First get the binary difference between the bytes using the xor operator. Then you just shift bits out to the right until the difference is zero:

byte b1 = 6;
byte b2 = 9;

int length = 8;
for (int diff = b1 ^ b2; diff != 0; length--) diff >>= 1;

This will give you a minimum of calculations in the loop, so it will be rather fast.

Answer 5

This can be restated as a simpler problem with a known fast solution:

• Find the left-most true bit in X ^ Y.

Some code (apparently code can't immediately follow a bulleted list?!?)
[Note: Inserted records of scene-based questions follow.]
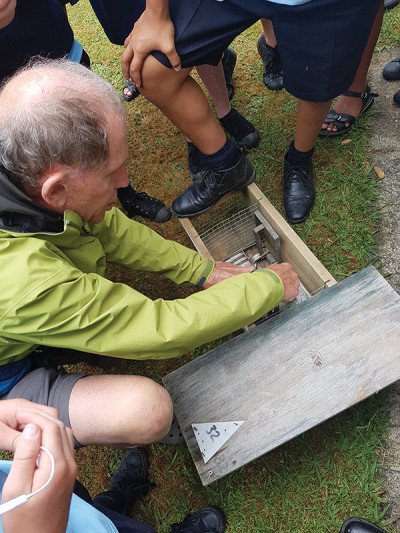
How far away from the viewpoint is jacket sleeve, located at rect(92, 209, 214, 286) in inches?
90.4

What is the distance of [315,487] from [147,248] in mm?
1312

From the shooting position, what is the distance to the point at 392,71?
3268 mm

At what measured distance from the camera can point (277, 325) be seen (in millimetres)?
2113

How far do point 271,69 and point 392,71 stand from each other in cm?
83

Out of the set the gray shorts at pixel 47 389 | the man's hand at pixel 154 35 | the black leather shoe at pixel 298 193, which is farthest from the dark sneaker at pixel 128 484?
the man's hand at pixel 154 35

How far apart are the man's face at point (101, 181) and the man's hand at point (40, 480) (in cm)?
84

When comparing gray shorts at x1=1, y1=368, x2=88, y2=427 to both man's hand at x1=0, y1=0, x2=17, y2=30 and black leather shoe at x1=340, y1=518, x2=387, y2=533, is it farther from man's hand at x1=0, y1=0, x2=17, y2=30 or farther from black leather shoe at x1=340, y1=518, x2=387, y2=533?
man's hand at x1=0, y1=0, x2=17, y2=30

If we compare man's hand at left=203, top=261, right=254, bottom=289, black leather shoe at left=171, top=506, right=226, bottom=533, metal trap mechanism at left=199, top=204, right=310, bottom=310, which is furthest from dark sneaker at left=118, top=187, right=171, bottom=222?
black leather shoe at left=171, top=506, right=226, bottom=533

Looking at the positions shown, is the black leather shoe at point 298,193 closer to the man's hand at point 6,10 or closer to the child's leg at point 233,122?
the child's leg at point 233,122

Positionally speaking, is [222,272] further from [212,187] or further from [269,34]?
[269,34]

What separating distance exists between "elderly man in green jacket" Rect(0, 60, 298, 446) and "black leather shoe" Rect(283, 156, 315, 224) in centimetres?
95

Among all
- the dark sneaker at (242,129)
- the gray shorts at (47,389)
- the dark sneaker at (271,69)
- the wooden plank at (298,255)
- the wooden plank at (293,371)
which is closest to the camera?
the gray shorts at (47,389)

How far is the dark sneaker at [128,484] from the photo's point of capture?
7.16 feet

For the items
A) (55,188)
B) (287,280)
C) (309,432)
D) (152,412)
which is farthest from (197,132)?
(309,432)
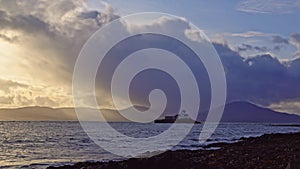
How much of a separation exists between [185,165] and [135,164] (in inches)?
102

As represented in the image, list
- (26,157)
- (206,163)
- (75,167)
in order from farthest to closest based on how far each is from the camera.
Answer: (26,157)
(75,167)
(206,163)

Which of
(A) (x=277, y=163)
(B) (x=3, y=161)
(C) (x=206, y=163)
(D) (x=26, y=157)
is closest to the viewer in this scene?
(A) (x=277, y=163)

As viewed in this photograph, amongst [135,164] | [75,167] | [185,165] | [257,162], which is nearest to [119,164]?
[135,164]

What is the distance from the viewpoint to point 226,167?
2278cm

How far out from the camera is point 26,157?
134 ft

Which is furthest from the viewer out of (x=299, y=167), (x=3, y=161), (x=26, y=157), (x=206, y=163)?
(x=26, y=157)

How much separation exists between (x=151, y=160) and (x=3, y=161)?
2001cm

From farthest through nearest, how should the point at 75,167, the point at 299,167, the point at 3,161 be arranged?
the point at 3,161 < the point at 75,167 < the point at 299,167

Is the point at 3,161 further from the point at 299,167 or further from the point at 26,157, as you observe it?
the point at 299,167

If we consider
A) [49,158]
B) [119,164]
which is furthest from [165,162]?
[49,158]

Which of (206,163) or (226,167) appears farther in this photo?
(206,163)

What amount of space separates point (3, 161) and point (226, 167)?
896 inches

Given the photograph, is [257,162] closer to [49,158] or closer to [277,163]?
[277,163]

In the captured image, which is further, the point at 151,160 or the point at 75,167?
the point at 75,167
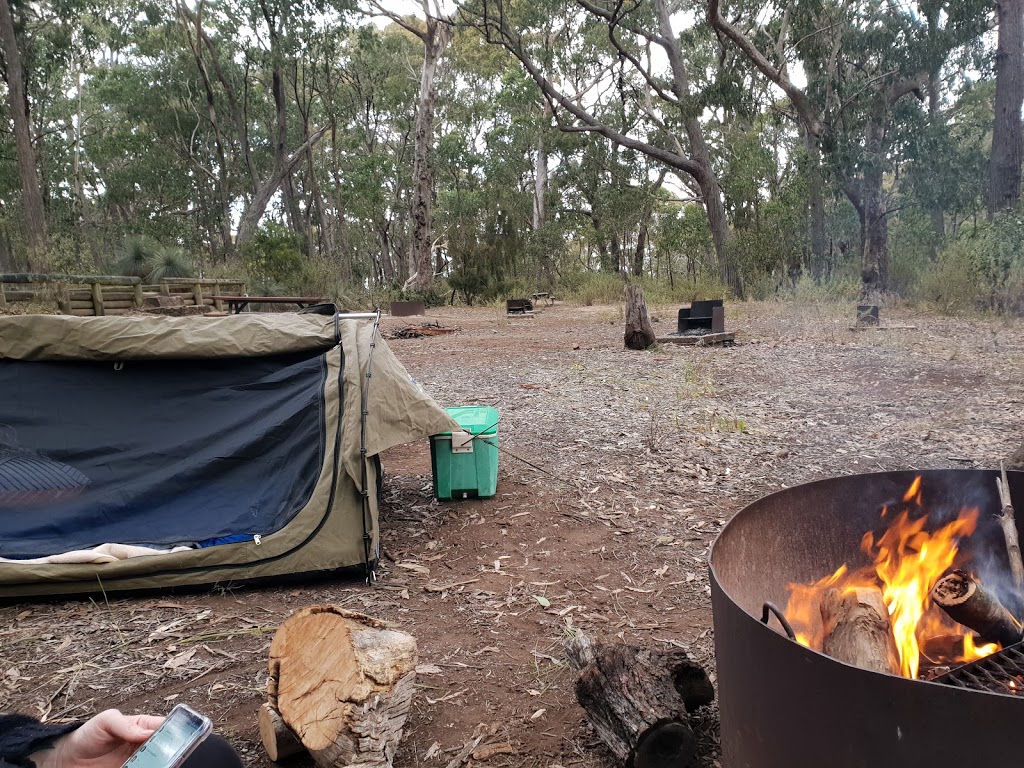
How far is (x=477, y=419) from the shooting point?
Answer: 14.4 feet

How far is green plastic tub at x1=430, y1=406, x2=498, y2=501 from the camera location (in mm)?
4297

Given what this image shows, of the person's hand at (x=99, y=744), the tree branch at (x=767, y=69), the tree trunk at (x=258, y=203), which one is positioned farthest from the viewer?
the tree trunk at (x=258, y=203)

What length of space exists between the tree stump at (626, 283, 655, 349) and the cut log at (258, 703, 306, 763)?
8817 millimetres

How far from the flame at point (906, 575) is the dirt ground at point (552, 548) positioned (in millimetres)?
545

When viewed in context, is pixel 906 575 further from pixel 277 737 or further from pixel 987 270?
pixel 987 270

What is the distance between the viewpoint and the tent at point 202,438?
3.42 metres

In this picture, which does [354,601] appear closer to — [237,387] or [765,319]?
[237,387]

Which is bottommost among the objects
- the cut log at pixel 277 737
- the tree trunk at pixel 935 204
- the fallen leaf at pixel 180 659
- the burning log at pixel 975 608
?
the fallen leaf at pixel 180 659

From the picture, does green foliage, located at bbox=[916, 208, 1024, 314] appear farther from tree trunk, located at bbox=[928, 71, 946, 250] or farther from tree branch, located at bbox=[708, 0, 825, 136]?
tree branch, located at bbox=[708, 0, 825, 136]

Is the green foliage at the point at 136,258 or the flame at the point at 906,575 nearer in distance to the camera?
the flame at the point at 906,575

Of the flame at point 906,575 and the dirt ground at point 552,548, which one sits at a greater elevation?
the flame at point 906,575

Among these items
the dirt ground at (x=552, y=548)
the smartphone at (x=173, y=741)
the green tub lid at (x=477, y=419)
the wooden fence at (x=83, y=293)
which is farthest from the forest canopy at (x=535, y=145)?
the smartphone at (x=173, y=741)

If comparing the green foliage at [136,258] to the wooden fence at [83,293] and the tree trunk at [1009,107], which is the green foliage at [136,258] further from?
the tree trunk at [1009,107]

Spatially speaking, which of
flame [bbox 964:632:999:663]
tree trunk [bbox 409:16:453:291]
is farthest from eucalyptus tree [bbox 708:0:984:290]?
flame [bbox 964:632:999:663]
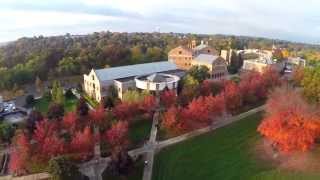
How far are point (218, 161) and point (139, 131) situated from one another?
11.0 m

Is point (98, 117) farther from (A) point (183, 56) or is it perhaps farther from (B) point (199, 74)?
(A) point (183, 56)

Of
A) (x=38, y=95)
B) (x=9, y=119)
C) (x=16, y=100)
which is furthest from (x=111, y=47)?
(x=9, y=119)

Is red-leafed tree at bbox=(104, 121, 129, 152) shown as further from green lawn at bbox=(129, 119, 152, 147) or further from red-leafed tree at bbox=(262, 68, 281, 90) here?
red-leafed tree at bbox=(262, 68, 281, 90)

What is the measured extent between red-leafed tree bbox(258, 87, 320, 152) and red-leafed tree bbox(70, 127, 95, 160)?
18433mm

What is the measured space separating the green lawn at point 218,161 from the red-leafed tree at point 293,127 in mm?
2900

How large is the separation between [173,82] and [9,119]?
Answer: 24.6m

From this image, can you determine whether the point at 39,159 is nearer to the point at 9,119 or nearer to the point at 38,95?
the point at 9,119

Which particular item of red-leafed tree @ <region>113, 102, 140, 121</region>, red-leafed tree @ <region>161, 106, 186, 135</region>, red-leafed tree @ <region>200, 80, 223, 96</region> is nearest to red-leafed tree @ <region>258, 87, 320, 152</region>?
red-leafed tree @ <region>161, 106, 186, 135</region>

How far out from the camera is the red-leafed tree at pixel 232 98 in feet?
161

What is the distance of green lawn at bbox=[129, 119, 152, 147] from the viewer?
42281mm

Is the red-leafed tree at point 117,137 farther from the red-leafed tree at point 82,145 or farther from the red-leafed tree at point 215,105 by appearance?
the red-leafed tree at point 215,105

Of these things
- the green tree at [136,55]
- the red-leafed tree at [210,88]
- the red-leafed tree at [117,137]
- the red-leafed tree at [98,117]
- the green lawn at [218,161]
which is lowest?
the green lawn at [218,161]

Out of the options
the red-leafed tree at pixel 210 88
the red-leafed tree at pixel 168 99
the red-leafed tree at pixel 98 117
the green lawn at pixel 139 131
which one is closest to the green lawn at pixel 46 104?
the red-leafed tree at pixel 98 117

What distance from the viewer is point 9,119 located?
51500mm
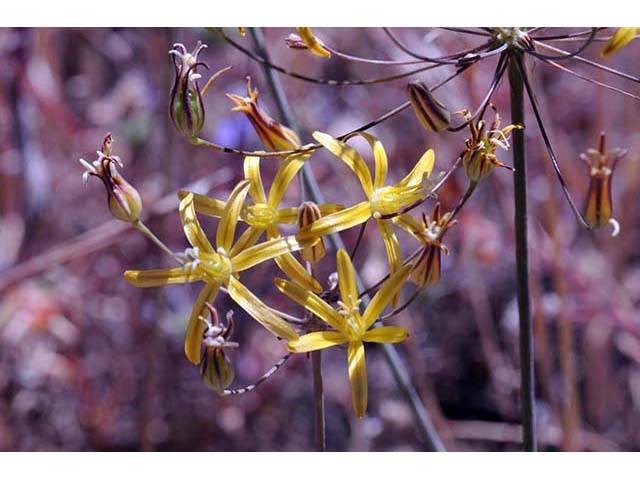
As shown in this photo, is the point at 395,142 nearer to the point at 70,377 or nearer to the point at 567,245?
the point at 567,245

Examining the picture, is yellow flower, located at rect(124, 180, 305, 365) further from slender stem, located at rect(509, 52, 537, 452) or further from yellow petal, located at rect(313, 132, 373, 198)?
slender stem, located at rect(509, 52, 537, 452)

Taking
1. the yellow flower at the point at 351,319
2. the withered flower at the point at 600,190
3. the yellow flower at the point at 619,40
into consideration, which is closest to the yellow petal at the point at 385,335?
the yellow flower at the point at 351,319

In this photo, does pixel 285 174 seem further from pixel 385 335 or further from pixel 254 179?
pixel 385 335

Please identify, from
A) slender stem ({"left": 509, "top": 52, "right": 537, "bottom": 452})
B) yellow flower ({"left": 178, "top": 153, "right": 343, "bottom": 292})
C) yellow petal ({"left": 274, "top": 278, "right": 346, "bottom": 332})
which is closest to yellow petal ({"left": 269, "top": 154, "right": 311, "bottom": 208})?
yellow flower ({"left": 178, "top": 153, "right": 343, "bottom": 292})

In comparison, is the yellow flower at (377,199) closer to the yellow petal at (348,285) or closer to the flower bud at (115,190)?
the yellow petal at (348,285)

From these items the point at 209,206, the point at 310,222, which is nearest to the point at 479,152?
the point at 310,222
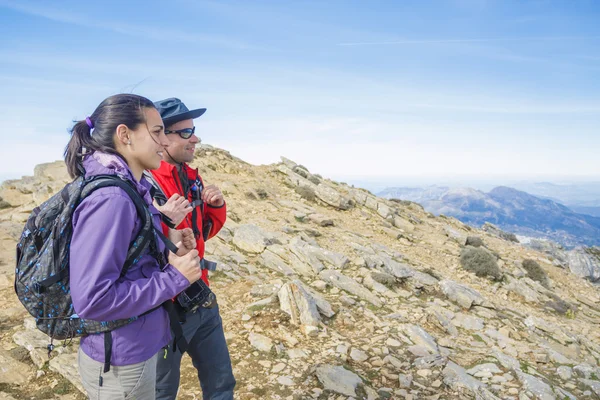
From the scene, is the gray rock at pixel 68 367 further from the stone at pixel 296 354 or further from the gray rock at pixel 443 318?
the gray rock at pixel 443 318

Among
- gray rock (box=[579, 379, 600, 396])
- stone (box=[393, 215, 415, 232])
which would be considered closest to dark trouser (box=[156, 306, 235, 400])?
gray rock (box=[579, 379, 600, 396])

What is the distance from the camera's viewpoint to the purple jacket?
2.04m

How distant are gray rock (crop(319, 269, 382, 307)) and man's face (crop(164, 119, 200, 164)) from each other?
695cm

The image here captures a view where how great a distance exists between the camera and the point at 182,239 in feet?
9.41

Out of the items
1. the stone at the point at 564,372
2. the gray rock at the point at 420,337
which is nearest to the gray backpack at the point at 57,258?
the gray rock at the point at 420,337

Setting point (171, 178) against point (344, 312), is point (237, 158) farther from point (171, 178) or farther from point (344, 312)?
point (171, 178)

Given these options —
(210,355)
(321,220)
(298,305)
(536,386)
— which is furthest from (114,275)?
(321,220)

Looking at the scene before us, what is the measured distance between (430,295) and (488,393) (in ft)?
17.0

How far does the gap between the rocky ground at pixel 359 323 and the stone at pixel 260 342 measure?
0.02m

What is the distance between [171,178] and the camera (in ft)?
12.9

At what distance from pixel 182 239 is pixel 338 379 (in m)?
3.99

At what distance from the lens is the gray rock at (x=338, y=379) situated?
17.8 feet

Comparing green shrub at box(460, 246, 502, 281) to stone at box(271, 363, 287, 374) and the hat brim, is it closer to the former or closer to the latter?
stone at box(271, 363, 287, 374)

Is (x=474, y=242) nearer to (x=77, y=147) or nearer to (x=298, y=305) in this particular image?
(x=298, y=305)
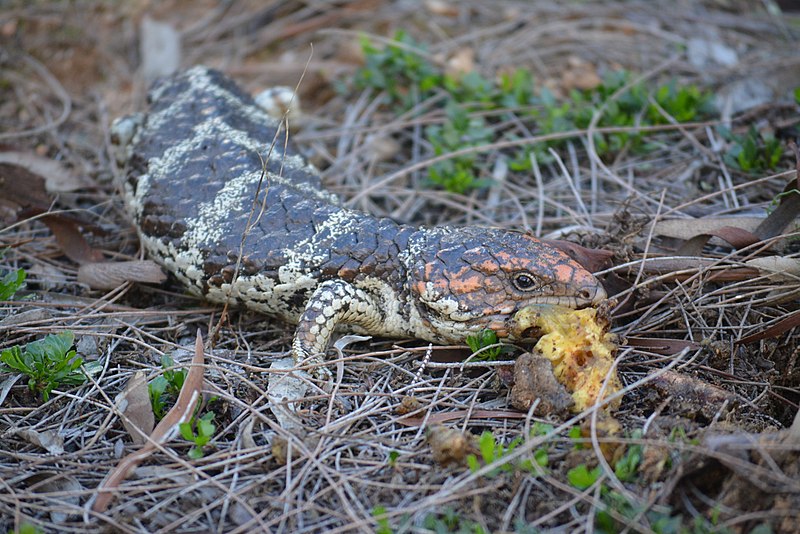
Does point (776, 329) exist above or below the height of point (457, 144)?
below

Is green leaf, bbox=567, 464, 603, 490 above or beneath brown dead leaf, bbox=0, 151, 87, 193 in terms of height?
beneath

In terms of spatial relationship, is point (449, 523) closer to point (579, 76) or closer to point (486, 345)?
point (486, 345)

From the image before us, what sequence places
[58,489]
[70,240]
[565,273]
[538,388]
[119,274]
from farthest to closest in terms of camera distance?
[70,240] < [119,274] < [565,273] < [538,388] < [58,489]

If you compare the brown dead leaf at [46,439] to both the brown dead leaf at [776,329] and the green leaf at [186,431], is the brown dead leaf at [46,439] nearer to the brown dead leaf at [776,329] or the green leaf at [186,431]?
the green leaf at [186,431]

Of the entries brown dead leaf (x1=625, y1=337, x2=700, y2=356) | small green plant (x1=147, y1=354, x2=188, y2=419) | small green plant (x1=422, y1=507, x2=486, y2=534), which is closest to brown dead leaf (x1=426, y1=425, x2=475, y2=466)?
small green plant (x1=422, y1=507, x2=486, y2=534)

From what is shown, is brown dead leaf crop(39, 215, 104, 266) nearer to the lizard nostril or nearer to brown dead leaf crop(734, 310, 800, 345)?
the lizard nostril

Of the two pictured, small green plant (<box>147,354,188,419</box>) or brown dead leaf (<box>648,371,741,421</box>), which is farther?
small green plant (<box>147,354,188,419</box>)

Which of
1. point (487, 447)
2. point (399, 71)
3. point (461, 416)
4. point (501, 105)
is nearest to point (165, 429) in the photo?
point (461, 416)
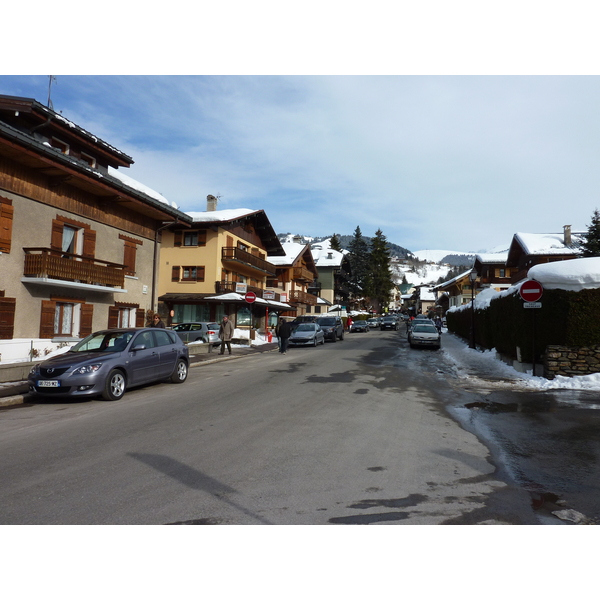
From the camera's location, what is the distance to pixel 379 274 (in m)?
84.7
 int findCommonPrefix(long x, long y, out long common)
 {
    int prefixPlace = 0;
    int testPlace = 32;
    long w, mismatch = x ^ y;
    do {
       w = mismatch >> testPlace;
       if (w != 0) { prefixPlace |= testPlace; mismatch = w; }
       testPlace >>= 1;
    } while (testPlace != 0);
    common = x >> prefixPlace;
    return 64 - prefixPlace;
 }

This needs only 6 iterations to find the common prefix in a 64-bit long, the byte version will need only 3 iterations. Unroll the loop for even more speed.

Answer 6

Here's a procedural way:

int r = 8;
while (a != b)
{
    a >>= 1;
    b >>= 1;
    r -= 1;
}

Here's a way that uses a lookup table with just 256 entries:

int[] lookupTable;

void createLookupTable()
{
    lookupTable = new int[256];
    for (int a = 0; a <= 255; ++a)
    {
        int n = 8;
        byte b = (byte)a;
        while (b > 0) {
            b >>= 1;
            n -= 1;
        }
        lookupTable[a] = n;
    }
}

int commonPrefix(byte a, byte b)
{
    return lookupTable[a ^ b];
}

And just for fun here's a way to do it with LINQ:

int r = 8 - Enumerable.Range(0, 9).Where(n => a >> n == b >> n).First();

Answer 7

Another approach using exclusive or (xor):

public int GetCommonPrefixLength(byte a, byte b)
{
    int c = a ^ b;
    int len = -1;
    while ((++len < 8) && ((c & 0x80) == 0))
        c = c << 1;
    return len;
}

Answer 8

Here's one without a table or a loop:

len =  (a^b) ? (7 - (int)Math.Log( a^b, 2)) : 8;

Explanation:

log₂ X is the power to which the number 2 must be raised to obtain the value X. Since each bit in a binary number represents the next power of 2, you can use this fact to find the highest bit set (counting from 0):

2**0   = 1 = 0b0001;  log2(1) = 0
2**1   = 2 = 0b0010;  log2(2) = 1
2**1.6 =~3 = 0b0011;  log2(3) =~1.6; (int)log2(3) = 1
2**2   = 4 = 0b0100;  log2(4) = 2
...
2**3   = 8 = 0b1000;  log2(8) = 3

So the code works by taking a XOR b, which sets only the bits which are different. If the result is non-zero, we use log2 to find the highest bit set. 7 less the result gives the number of leading zeros = the number of common bits. There is a special case when a XOR b == 0: log2(0) is -Infinity, so that won't work, but we know that all the bits must match, so the answer is 8.

Answer 9

int i;
for (i=0;i<sizeof(byte);i++)
    if (a >> sizeof(byte)-i != b >> sizeof(byte)-i) break;

Answer 10

The 256-byte table versions seem quite nice; depending upon caching and branching issues, a 16-byte table version might or might not run faster. Something like:

/* Assumes table[16] is defined similarly to the table[256] in earlier examples */
unsigned int find_mismatch(unsigned char a, unsigned char b)
{
  unsigned char mismatch;
  mismatch = a^b;
  if (mismatch & 0xF0)
    return table[mismatch >> 4];
  else
    return table[mismatch]+4;
}

More instructions, including a branch, but since the table is now only 16 bytes it would take only one or two cache misses to fill entirely. Another approach, using a total of three lookups on a 16-byte table and a five-byte table, but no branching:

unsigned char table2[5] = {0,0,0,0,0xFF};

unsigned int find_mismatch(unsigned char a, unsigned char b)
{
  unsigned char mismatch,temp2;
  mismatch = a^b;
  temp2 = table[mismatch >> 4];
  return temp2 + (table2[temp2] & table[mismatch & 15]);
}

One would have to do some profiling in the real application to see whether the reduced cache load of the smaller tables was sufficient to offset the extra instructions.